Lawrence Krauss também salientou a importância da cibertecnologia, a propósito da falta de segurança na Internet e do perigo das notícias falsas. Já David Titley, da Universidade da Pensilvânia (EUA), centrou o seu discurso nas alterações climáticas, a propósito da subida do nível do mar e do aumento da temperatura na Antárctida.
“Garantir no futuro que a temperatura não sobe para níveis catastróficos requer uma redução das emissões dos gases com efeito de estufa além dos acordados em Paris [em 2015], ainda que conferência do clima em Marraquexe tenha havido pequenas cortes”, lê-se no comunicado. Lawrence Krauss deixou ainda uma mensagem: “A Administração de Trump precisa clara e inequivocamente de aceitar as alterações climáticas, causadas pela actividade humana, como uma realidade.”
A chamada de atenção a Donald Trump foi geral: “A situação no mundo tem sido ameaçadora devido ao cenário dos nacionalismos em crescimento em 2016, incluindo a campanha presidencial nos Estados Unidos, e depois com a vitória de Donald Trump, que fez comentários perturbadores sobre o uso e a proliferação das armas nucleares e de afirmações de descrença sobre o impressionante consenso científico relativo às alterações climáticas”, refere ainda o comunicado.

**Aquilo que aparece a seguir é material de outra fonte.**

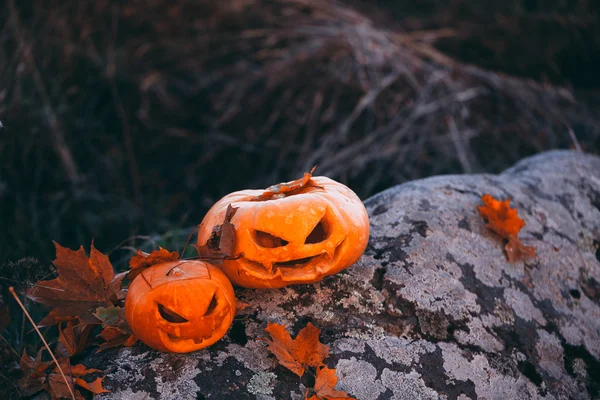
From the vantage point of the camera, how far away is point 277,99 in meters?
5.00

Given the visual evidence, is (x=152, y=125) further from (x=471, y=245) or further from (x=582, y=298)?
(x=582, y=298)

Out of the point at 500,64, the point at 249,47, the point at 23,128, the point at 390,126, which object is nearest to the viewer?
the point at 23,128

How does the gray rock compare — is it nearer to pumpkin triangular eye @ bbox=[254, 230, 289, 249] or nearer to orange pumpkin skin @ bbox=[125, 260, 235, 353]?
orange pumpkin skin @ bbox=[125, 260, 235, 353]

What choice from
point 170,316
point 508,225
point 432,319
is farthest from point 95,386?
point 508,225

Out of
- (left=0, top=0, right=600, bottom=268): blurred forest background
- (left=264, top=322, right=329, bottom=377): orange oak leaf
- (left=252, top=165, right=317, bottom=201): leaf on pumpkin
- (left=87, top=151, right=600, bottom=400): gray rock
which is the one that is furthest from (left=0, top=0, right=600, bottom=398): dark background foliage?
(left=264, top=322, right=329, bottom=377): orange oak leaf

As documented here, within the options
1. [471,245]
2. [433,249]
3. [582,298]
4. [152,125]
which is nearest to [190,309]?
[433,249]

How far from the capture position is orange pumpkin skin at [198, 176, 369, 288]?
5.49 feet

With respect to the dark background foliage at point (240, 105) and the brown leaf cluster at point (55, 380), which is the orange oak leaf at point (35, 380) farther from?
the dark background foliage at point (240, 105)

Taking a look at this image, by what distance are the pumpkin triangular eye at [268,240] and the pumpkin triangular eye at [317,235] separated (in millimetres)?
96

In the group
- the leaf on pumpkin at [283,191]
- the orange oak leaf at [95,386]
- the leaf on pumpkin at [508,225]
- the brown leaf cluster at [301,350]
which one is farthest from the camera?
the leaf on pumpkin at [508,225]

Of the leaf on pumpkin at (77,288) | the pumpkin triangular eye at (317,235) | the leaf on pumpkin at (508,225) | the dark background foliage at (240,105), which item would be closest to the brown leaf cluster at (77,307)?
the leaf on pumpkin at (77,288)

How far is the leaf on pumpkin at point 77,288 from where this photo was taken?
1.68 metres

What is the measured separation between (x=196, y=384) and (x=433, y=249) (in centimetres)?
106

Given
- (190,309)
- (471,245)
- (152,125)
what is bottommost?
(152,125)
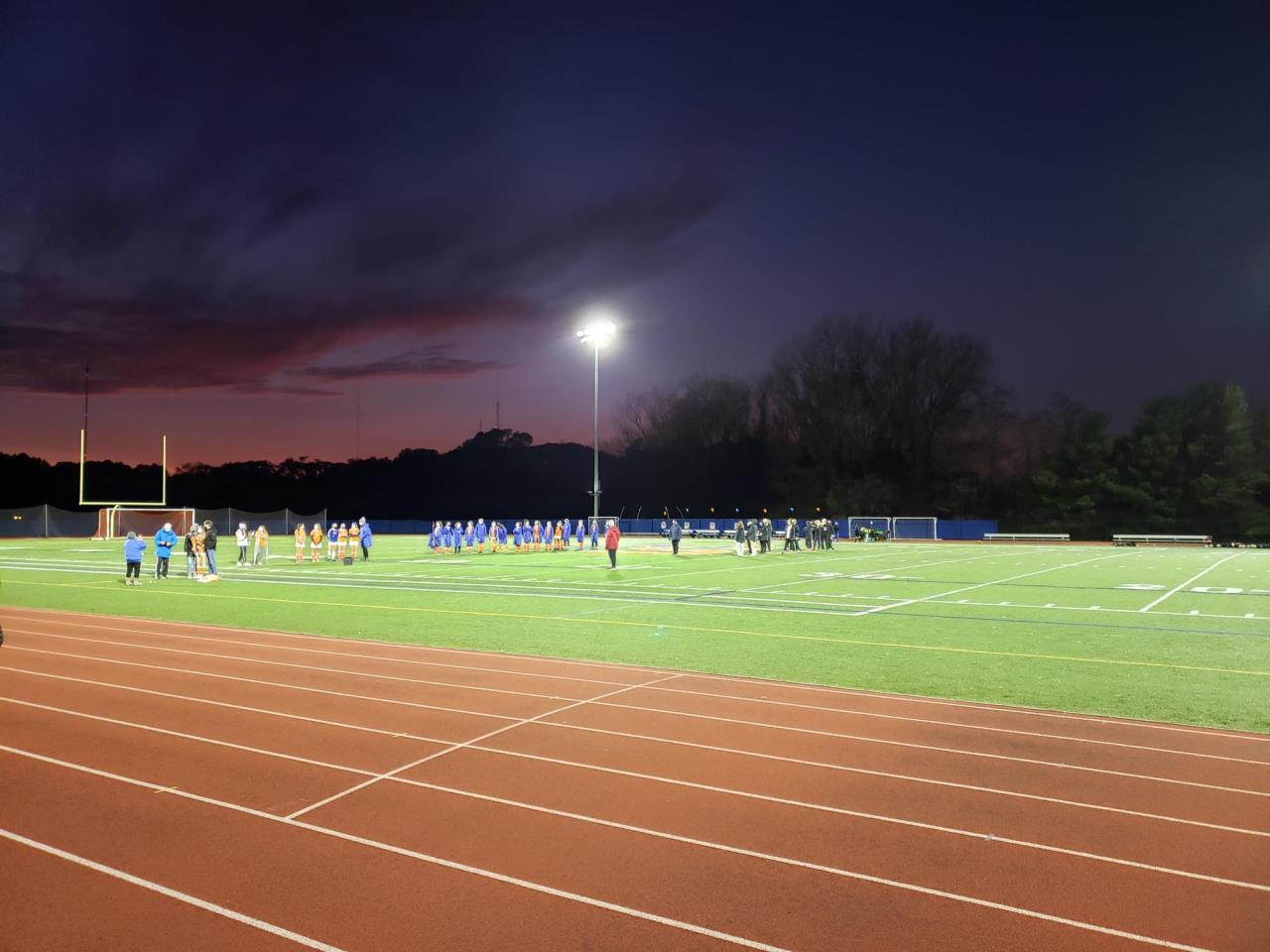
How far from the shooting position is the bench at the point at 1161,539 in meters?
56.3

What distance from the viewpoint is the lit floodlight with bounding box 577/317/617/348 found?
143 feet

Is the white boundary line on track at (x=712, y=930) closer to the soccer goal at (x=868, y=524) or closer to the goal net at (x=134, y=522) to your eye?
the goal net at (x=134, y=522)

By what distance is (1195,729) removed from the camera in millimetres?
7441

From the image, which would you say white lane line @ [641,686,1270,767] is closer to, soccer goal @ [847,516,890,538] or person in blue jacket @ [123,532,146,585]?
person in blue jacket @ [123,532,146,585]

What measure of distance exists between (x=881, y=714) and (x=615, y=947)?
15.7ft

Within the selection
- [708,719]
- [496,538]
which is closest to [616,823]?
[708,719]

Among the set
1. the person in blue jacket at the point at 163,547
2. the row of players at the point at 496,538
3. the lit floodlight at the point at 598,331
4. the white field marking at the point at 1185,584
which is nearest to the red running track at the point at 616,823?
the white field marking at the point at 1185,584

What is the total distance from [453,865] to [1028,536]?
6220 centimetres

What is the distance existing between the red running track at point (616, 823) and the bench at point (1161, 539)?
5752 centimetres

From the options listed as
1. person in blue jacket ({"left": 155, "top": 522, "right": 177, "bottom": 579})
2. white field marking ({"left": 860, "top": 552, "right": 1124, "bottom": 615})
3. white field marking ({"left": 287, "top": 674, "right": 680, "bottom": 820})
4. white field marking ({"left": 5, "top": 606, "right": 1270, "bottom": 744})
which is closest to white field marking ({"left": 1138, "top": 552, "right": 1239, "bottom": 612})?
white field marking ({"left": 860, "top": 552, "right": 1124, "bottom": 615})

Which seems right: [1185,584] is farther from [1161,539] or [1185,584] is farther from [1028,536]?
[1161,539]

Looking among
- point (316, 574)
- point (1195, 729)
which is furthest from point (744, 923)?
point (316, 574)

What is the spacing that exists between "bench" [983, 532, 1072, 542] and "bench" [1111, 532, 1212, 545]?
130 inches

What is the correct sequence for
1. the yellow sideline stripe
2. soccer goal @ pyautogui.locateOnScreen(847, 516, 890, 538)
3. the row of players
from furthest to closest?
1. soccer goal @ pyautogui.locateOnScreen(847, 516, 890, 538)
2. the row of players
3. the yellow sideline stripe
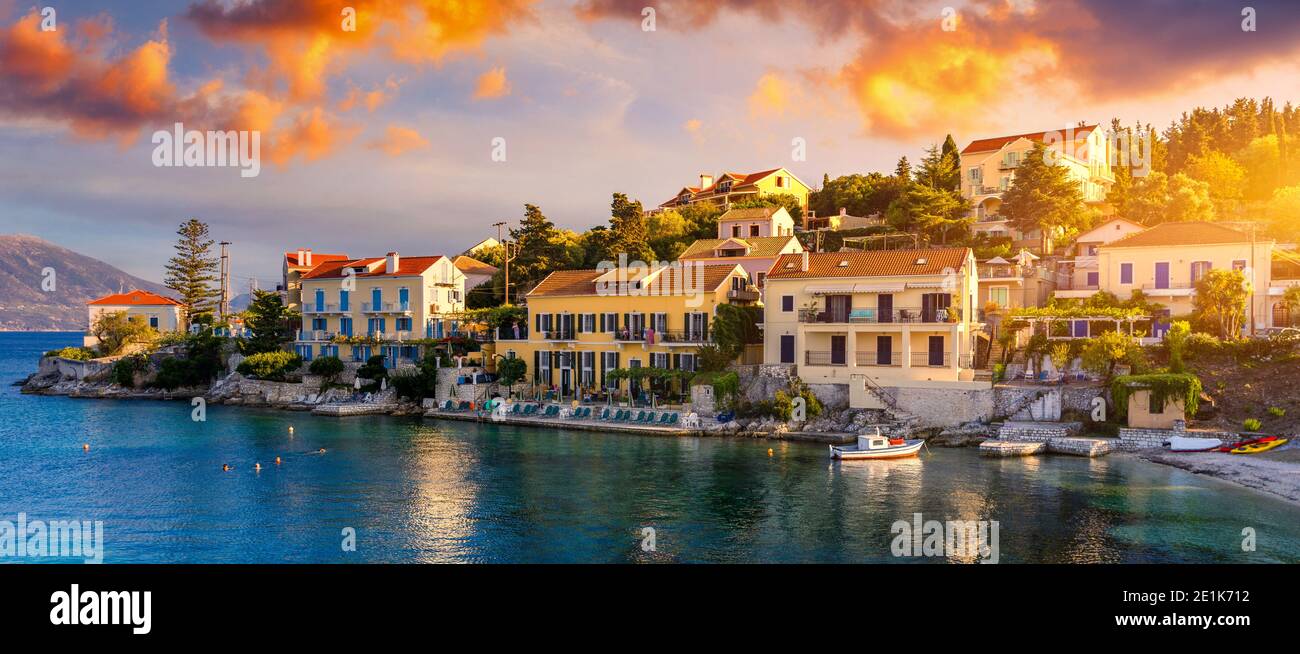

O alerta mais efusivo veio de Lawrence Krauss, que se dirigiu não apenas a Donald Trump, mas também a Putin. “O Presidente Trump e o Presidente Putin podem escolher agir em conjunto como políticos ou como crianças petulantes, e desta forma arriscam o nosso futuro.” Dirigindo-se a todos nós, disse ainda: “Pedimos a todas as pessoas que se manifestem e enviem uma mensagem aos nossos líderes, que estão a ameaçar desnecessariamente o nosso futuro e o futuro das nossas crianças.”
Já se esperava este resultado. Também houve uma votação aberta a todos no site do Bulletin of the Atomic Scientists. Nessa votação, 78% dos votantes apostava que os ponteiros do relógio se deslocariam para menos de três minutos, 11% que se movimentariam para mais de três minutos e 10% que ficariam nos três minutos.